A Villarruel no dan ganas de llamarla victoria, la boca se le haga a un lado. Toda ella, bien vista, es un rezago de otra época. Como los falcon verdes que reaparecieron apenas Villarruel ofreció su argumentación oxidada. Qué cosa que este tema salte ahora a la agenda, qué cosa que se haya mantenido opaco y sin avistaje periodístico, tan dedicado a los perros clonados y el olor a chivo.
Los falcon verdes son el símbolo del terror. Son la negación de la libertad. Son la tortura. Son patadas en la puerta a la madrugada. Son el no paradero. Son la herramienta de un sistema totalitario cobarde que no hizo nada a la luz pública, y asesinó en los sótanos.
Los falcon verdes es lo que defiende Villarruel. No persigue ninguna “justicia completa” porque la escena que narra es ficcional. Pero los falcon verdes no fueron una ficción sino una pesadilla. A bordo de un falcon verde ellos se sentían nerón. Eran dueños de la vida y de la muerte de los que metían en el baúl.
Villarruel no solo reivindica a esos viejos asesinos a los que la patria nunca les pidió que metieran picana o ratas en la vagina de las prisioneras ni que tiraran a los vivos al mar.

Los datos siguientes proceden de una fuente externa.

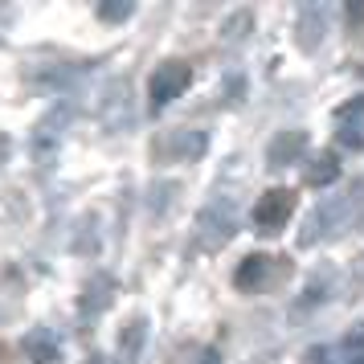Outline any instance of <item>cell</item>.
I'll list each match as a JSON object with an SVG mask.
<instances>
[{"label": "cell", "instance_id": "6da1fadb", "mask_svg": "<svg viewBox=\"0 0 364 364\" xmlns=\"http://www.w3.org/2000/svg\"><path fill=\"white\" fill-rule=\"evenodd\" d=\"M360 217H364V184L356 181L348 193H336V197L315 205L311 213H307V225L299 233V242H303V246H315L319 237L336 242V237H344Z\"/></svg>", "mask_w": 364, "mask_h": 364}, {"label": "cell", "instance_id": "7a4b0ae2", "mask_svg": "<svg viewBox=\"0 0 364 364\" xmlns=\"http://www.w3.org/2000/svg\"><path fill=\"white\" fill-rule=\"evenodd\" d=\"M209 148V135L197 127H172V132L151 139V156L160 164H181V160H200Z\"/></svg>", "mask_w": 364, "mask_h": 364}, {"label": "cell", "instance_id": "3957f363", "mask_svg": "<svg viewBox=\"0 0 364 364\" xmlns=\"http://www.w3.org/2000/svg\"><path fill=\"white\" fill-rule=\"evenodd\" d=\"M188 82H193V66H188L184 58H168V62H160V66L151 70V78H148L151 107L160 111V107H168L172 99H181L184 90H188Z\"/></svg>", "mask_w": 364, "mask_h": 364}, {"label": "cell", "instance_id": "277c9868", "mask_svg": "<svg viewBox=\"0 0 364 364\" xmlns=\"http://www.w3.org/2000/svg\"><path fill=\"white\" fill-rule=\"evenodd\" d=\"M233 233H237V225H233L230 209H225V205H205V209L197 213V225H193V242L213 254V250L230 246Z\"/></svg>", "mask_w": 364, "mask_h": 364}, {"label": "cell", "instance_id": "5b68a950", "mask_svg": "<svg viewBox=\"0 0 364 364\" xmlns=\"http://www.w3.org/2000/svg\"><path fill=\"white\" fill-rule=\"evenodd\" d=\"M295 213V193L291 188H270L262 193V200L254 205V230L262 237H279L287 230V221Z\"/></svg>", "mask_w": 364, "mask_h": 364}, {"label": "cell", "instance_id": "8992f818", "mask_svg": "<svg viewBox=\"0 0 364 364\" xmlns=\"http://www.w3.org/2000/svg\"><path fill=\"white\" fill-rule=\"evenodd\" d=\"M58 123H70V107H53L50 115L37 123V132H33V160H41V164H50L53 156H58V144H62V127Z\"/></svg>", "mask_w": 364, "mask_h": 364}, {"label": "cell", "instance_id": "52a82bcc", "mask_svg": "<svg viewBox=\"0 0 364 364\" xmlns=\"http://www.w3.org/2000/svg\"><path fill=\"white\" fill-rule=\"evenodd\" d=\"M115 295H119V282H115V274H90L86 279V287H82V295H78V311L90 319V315H102L111 303H115Z\"/></svg>", "mask_w": 364, "mask_h": 364}, {"label": "cell", "instance_id": "ba28073f", "mask_svg": "<svg viewBox=\"0 0 364 364\" xmlns=\"http://www.w3.org/2000/svg\"><path fill=\"white\" fill-rule=\"evenodd\" d=\"M323 33H328V9L323 4H303L295 17V46L303 53H311V50H319Z\"/></svg>", "mask_w": 364, "mask_h": 364}, {"label": "cell", "instance_id": "9c48e42d", "mask_svg": "<svg viewBox=\"0 0 364 364\" xmlns=\"http://www.w3.org/2000/svg\"><path fill=\"white\" fill-rule=\"evenodd\" d=\"M307 144H311L307 132H279L266 148V160H270V168H291L295 160H303Z\"/></svg>", "mask_w": 364, "mask_h": 364}, {"label": "cell", "instance_id": "30bf717a", "mask_svg": "<svg viewBox=\"0 0 364 364\" xmlns=\"http://www.w3.org/2000/svg\"><path fill=\"white\" fill-rule=\"evenodd\" d=\"M21 352H25V360L29 364H58L62 344H58V336H53L50 328H33V331H25Z\"/></svg>", "mask_w": 364, "mask_h": 364}, {"label": "cell", "instance_id": "8fae6325", "mask_svg": "<svg viewBox=\"0 0 364 364\" xmlns=\"http://www.w3.org/2000/svg\"><path fill=\"white\" fill-rule=\"evenodd\" d=\"M266 279H270V254H250L246 262L237 266V274H233L237 291H262Z\"/></svg>", "mask_w": 364, "mask_h": 364}, {"label": "cell", "instance_id": "7c38bea8", "mask_svg": "<svg viewBox=\"0 0 364 364\" xmlns=\"http://www.w3.org/2000/svg\"><path fill=\"white\" fill-rule=\"evenodd\" d=\"M340 181V160L331 156V151H323V156H315L311 164H307V172H303V184L307 188H328V184Z\"/></svg>", "mask_w": 364, "mask_h": 364}, {"label": "cell", "instance_id": "4fadbf2b", "mask_svg": "<svg viewBox=\"0 0 364 364\" xmlns=\"http://www.w3.org/2000/svg\"><path fill=\"white\" fill-rule=\"evenodd\" d=\"M144 336H148V323H144V319H132L127 328L119 331V348H123L127 360H135V356L144 352Z\"/></svg>", "mask_w": 364, "mask_h": 364}, {"label": "cell", "instance_id": "5bb4252c", "mask_svg": "<svg viewBox=\"0 0 364 364\" xmlns=\"http://www.w3.org/2000/svg\"><path fill=\"white\" fill-rule=\"evenodd\" d=\"M95 13H99V21H107V25H123V21L135 17V4L132 0H102Z\"/></svg>", "mask_w": 364, "mask_h": 364}, {"label": "cell", "instance_id": "9a60e30c", "mask_svg": "<svg viewBox=\"0 0 364 364\" xmlns=\"http://www.w3.org/2000/svg\"><path fill=\"white\" fill-rule=\"evenodd\" d=\"M336 144L348 151H360L364 148V127H356V123H344L340 132H336Z\"/></svg>", "mask_w": 364, "mask_h": 364}, {"label": "cell", "instance_id": "2e32d148", "mask_svg": "<svg viewBox=\"0 0 364 364\" xmlns=\"http://www.w3.org/2000/svg\"><path fill=\"white\" fill-rule=\"evenodd\" d=\"M352 119H364V95H356V99H348L336 107V123L344 127V123H352Z\"/></svg>", "mask_w": 364, "mask_h": 364}, {"label": "cell", "instance_id": "e0dca14e", "mask_svg": "<svg viewBox=\"0 0 364 364\" xmlns=\"http://www.w3.org/2000/svg\"><path fill=\"white\" fill-rule=\"evenodd\" d=\"M344 348L352 352V356H364V319H360V323H352V328H348Z\"/></svg>", "mask_w": 364, "mask_h": 364}, {"label": "cell", "instance_id": "ac0fdd59", "mask_svg": "<svg viewBox=\"0 0 364 364\" xmlns=\"http://www.w3.org/2000/svg\"><path fill=\"white\" fill-rule=\"evenodd\" d=\"M250 21H254V17H250L246 9H242V13L233 17V29H225V41H242V37L250 33Z\"/></svg>", "mask_w": 364, "mask_h": 364}, {"label": "cell", "instance_id": "d6986e66", "mask_svg": "<svg viewBox=\"0 0 364 364\" xmlns=\"http://www.w3.org/2000/svg\"><path fill=\"white\" fill-rule=\"evenodd\" d=\"M340 364H364V356H352V352H348V356H344Z\"/></svg>", "mask_w": 364, "mask_h": 364}, {"label": "cell", "instance_id": "ffe728a7", "mask_svg": "<svg viewBox=\"0 0 364 364\" xmlns=\"http://www.w3.org/2000/svg\"><path fill=\"white\" fill-rule=\"evenodd\" d=\"M86 364H111V360H107V356H90Z\"/></svg>", "mask_w": 364, "mask_h": 364}]
</instances>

VIllarruel sabe perfectamente lo que hicieron esos viejos criminales y lo reivindica. No puede decir en un debate que estuvo muy bien hecho y que de ser necesario habría que “tener el mismo coraje”, la misma “vocación de cambio” para volver a sentir “el orgullo de ser argentinos”.
La propia Villarruel es ella misma un falcon verde. Tiene una misión clandestina pese a que forma parte del Estado. Una misión de demolición de vidas y proyectos, de vigilancia y buchoneo, de delitos de lesa escondidos en el rincón más oscuro del alma de lo que ya ha dejado de ser humano.